Akcja lubuskiej ITD przy wsparciu policji, polegająca na wzmożonej kontroli trzeźwości kierowców, została zorganizowana na drodze ekspresowej numer 3 koło Gorzowa Wielkopolskiego oraz na autostradzie A2 koło Rzepina. Funkcjonariusze w trakcie tych działań przy użyciu tzw. alkomatów przesiewowych, przebadali stan trzeźwości 334 kierowców.
W trakcie kilkugodzinnych działań sprawdzano kierowców prowadzących busy, autobusy oraz pojazdy ciężarowe. W stanie po użyciu alkoholu była tylko jedna osoba. Alkomat wykazał, że kierujący samochodem dostawczym miał w wydychanym powietrzu 0,44 promila. Mężczyznę do dalszych czynności zatrzymali policjanci. Więcej o pijanych kierowcach piszemy na stronie głównej Gazeta.pl.
Czytając o takich wynikach kontroli, nie trudno odnieść wrażenie, że działania prewencyjne mundurowych, prowadzone tuż po zakończonych weekendach, przemawiają do wyobraźni zmotoryzowanych. Posiadanie uprawnień do kierowania pojazdami silnikowymi dla wielu osób jest kluczem do zachowania pracy.
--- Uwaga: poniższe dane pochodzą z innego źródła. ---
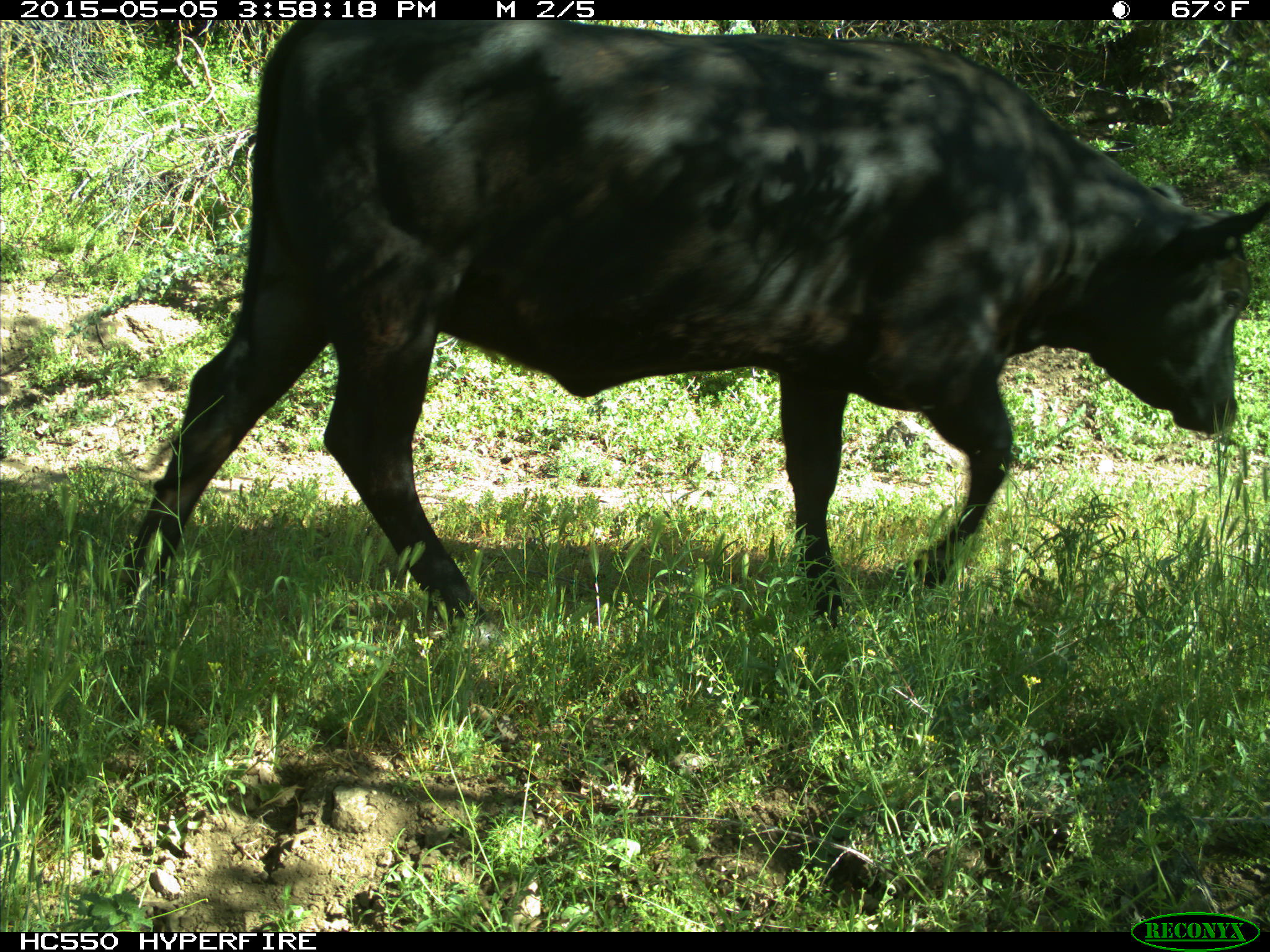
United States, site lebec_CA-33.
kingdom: Animalia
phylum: Chordata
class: Mammalia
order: Artiodactyla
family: Bovidae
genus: Bos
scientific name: Bos taurus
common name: domestic cow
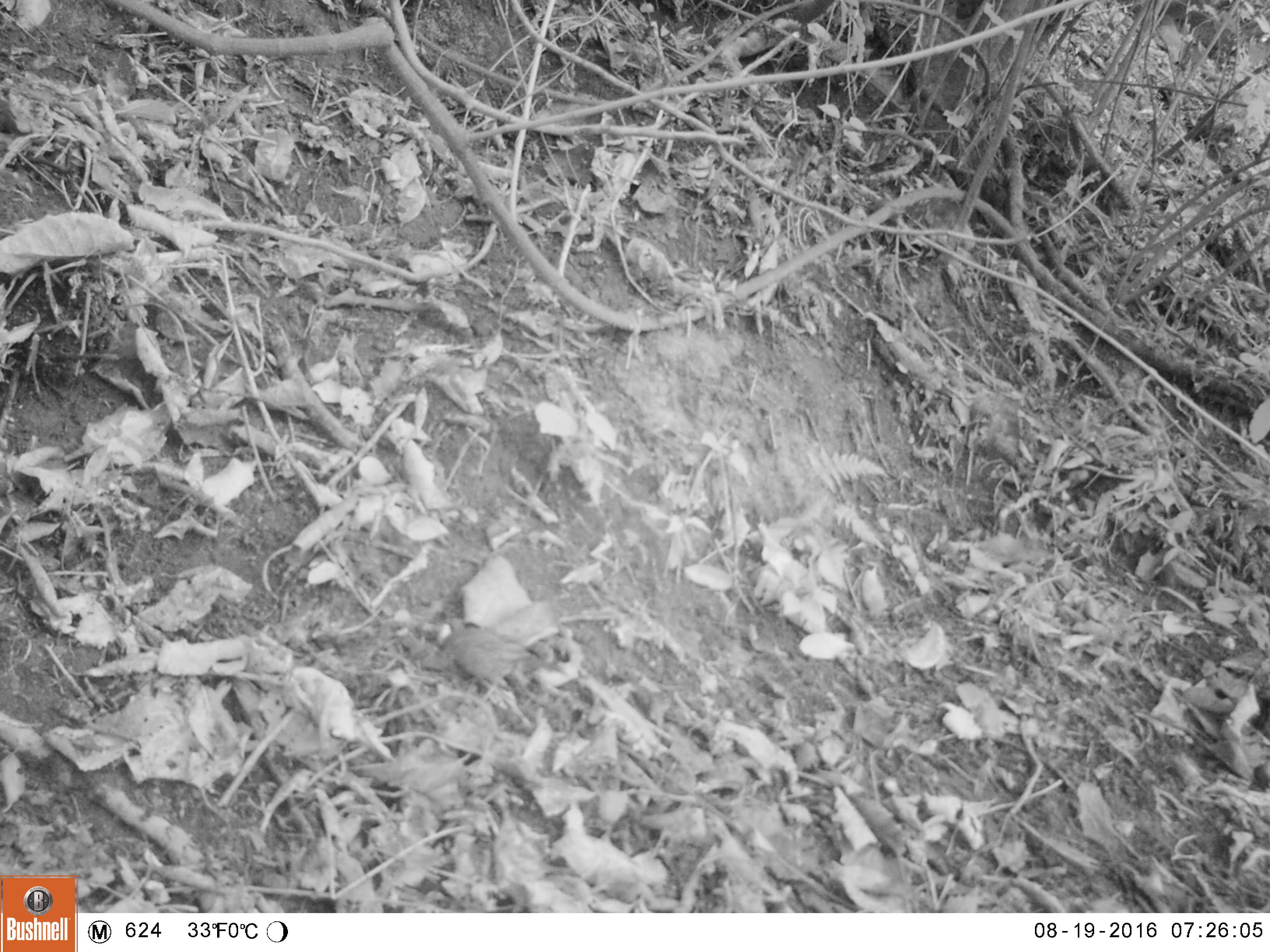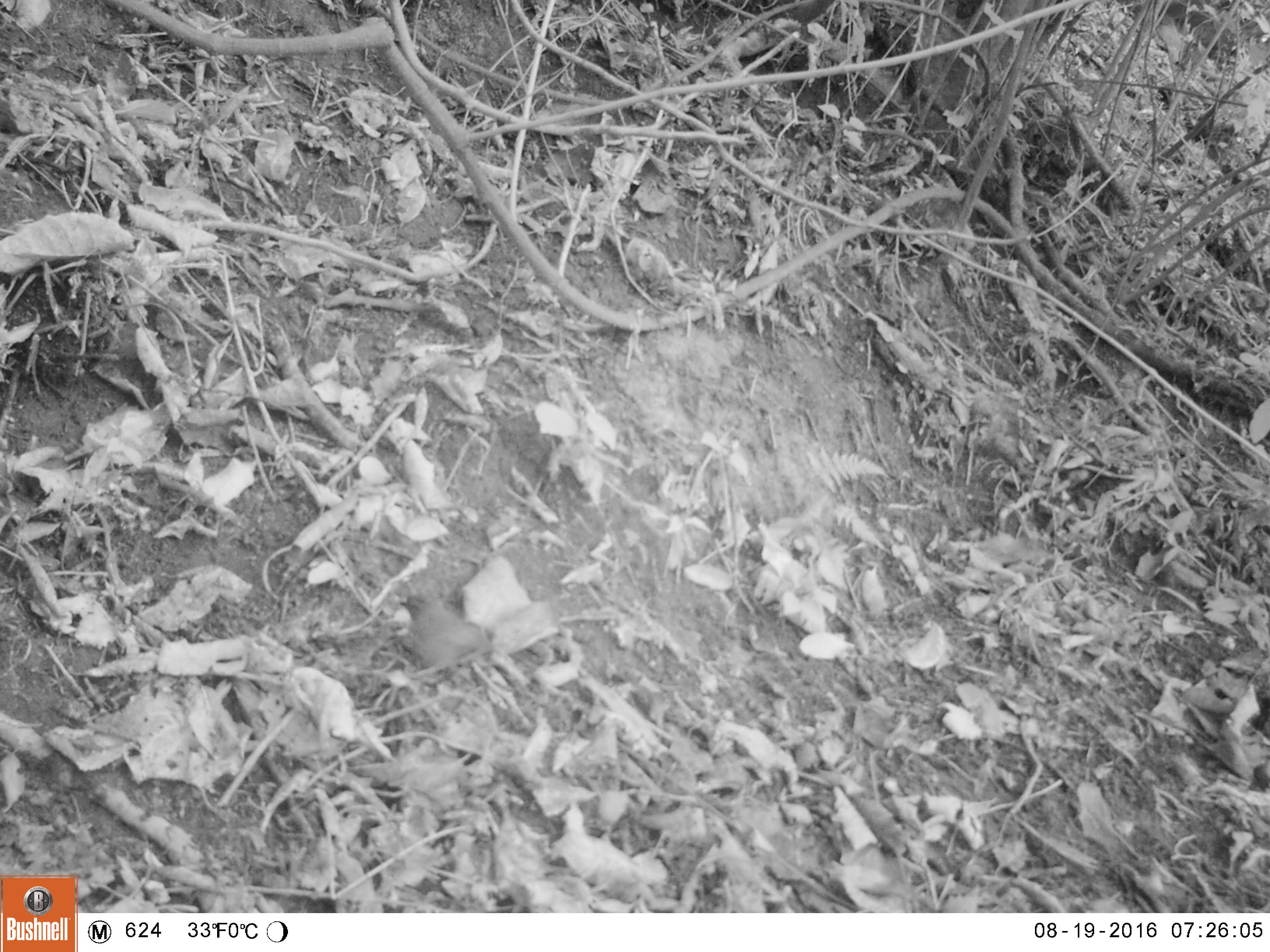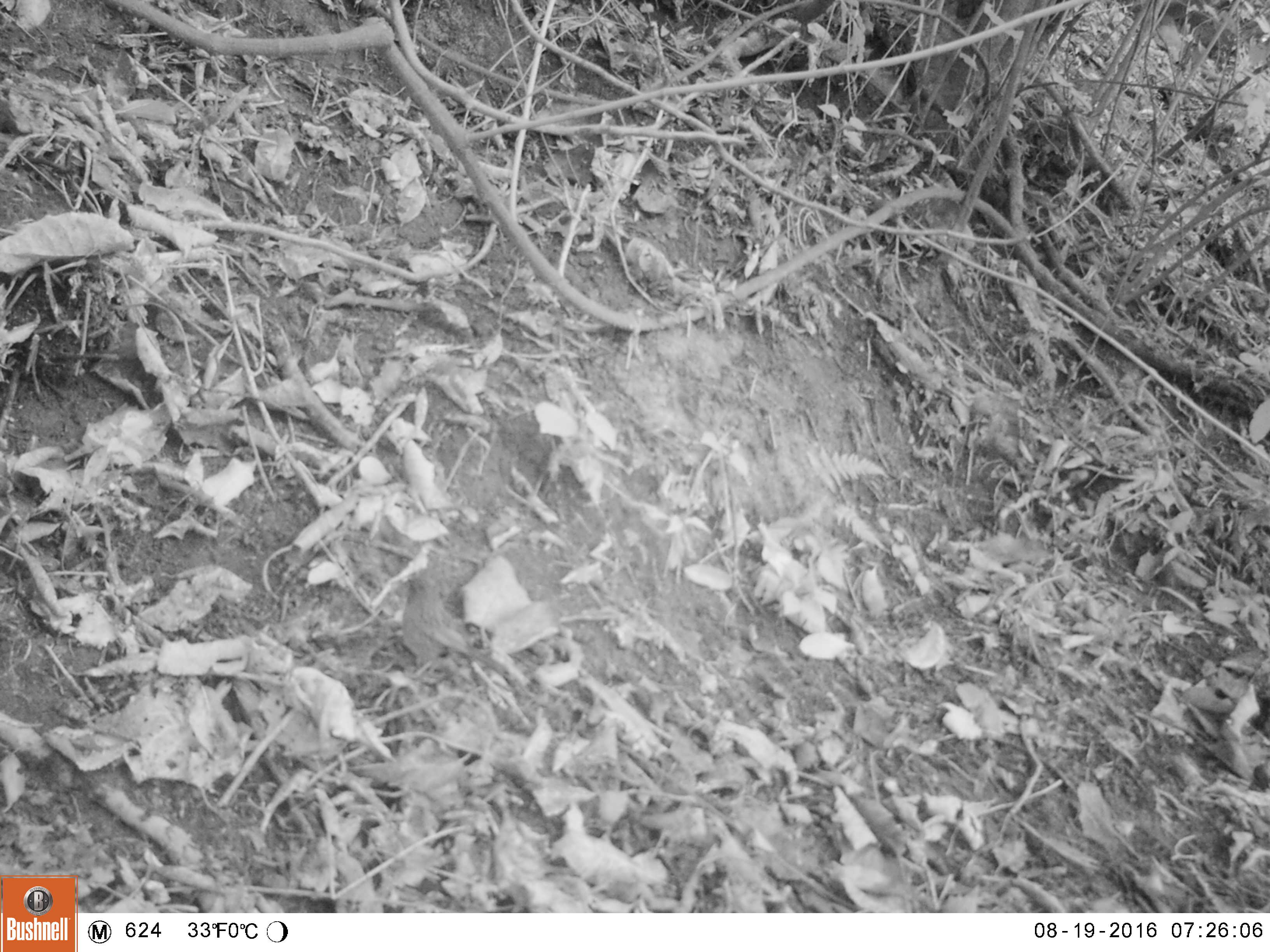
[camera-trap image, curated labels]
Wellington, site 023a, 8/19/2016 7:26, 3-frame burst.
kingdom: Animalia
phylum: Chordata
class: Aves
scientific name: Aves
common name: bird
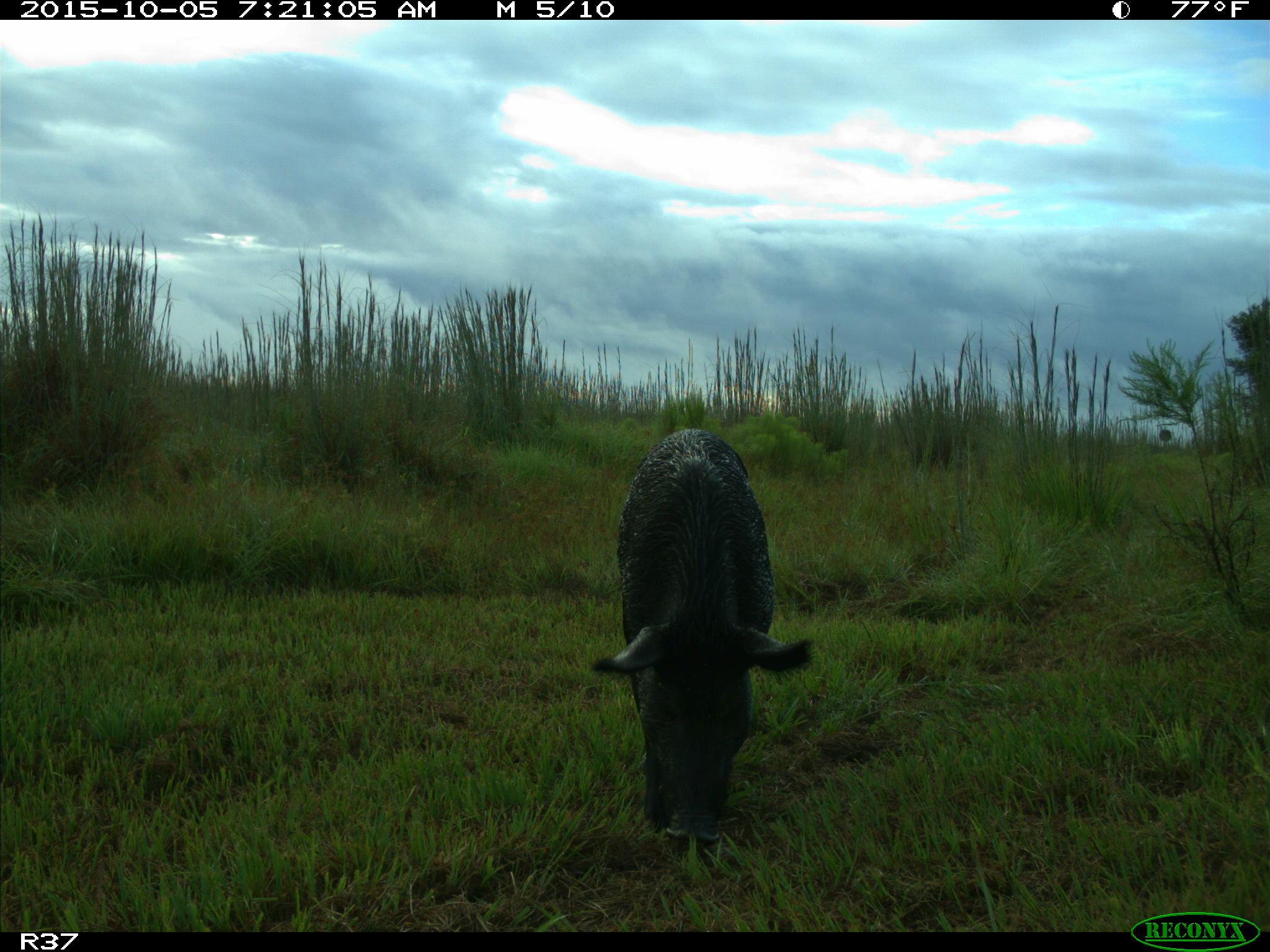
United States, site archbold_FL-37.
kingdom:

Obecnie, za jazdę w stanie po spożyciu alkoholu, co w świetle prawa jest wykroczeniem (od 0,2 do 0,5 promila alkoholu we krwi) grozi mandat w wysokości co najmniej 2500 zł. W zależności od sytuacji, kierowcy odbierane jest prawo jazdy na okres od 6 miesięcy do nawet 3 lat. Powyżej 0,5 promila mowa już o przestępstwie. Kierowca z automatu dostaje zakaz prowadzenia pojazdów silnikowych na minimum 3 lata. Wysokość tej kary zależy od tego, czy podczas jazdy nie doszło do kolizji czy wypadku. Wyrok sądowy mówi też o karze finansowej na rzecz Funduszu Pomocy Pokrzywdzonym i Pomocy Postpenitencjarnej w kwocie od 5000 zł do 60 000 zł. Dodatkowo pijanemu kierowcy grozi do 2 lat pozbawienia wolności. Niezależnie od tego, czy kierowca jechał w stanie po spożyciu alkoholu, czy pod jego wpływem, do indywidualnego konta przypisywanych jest 15 punktów karnych.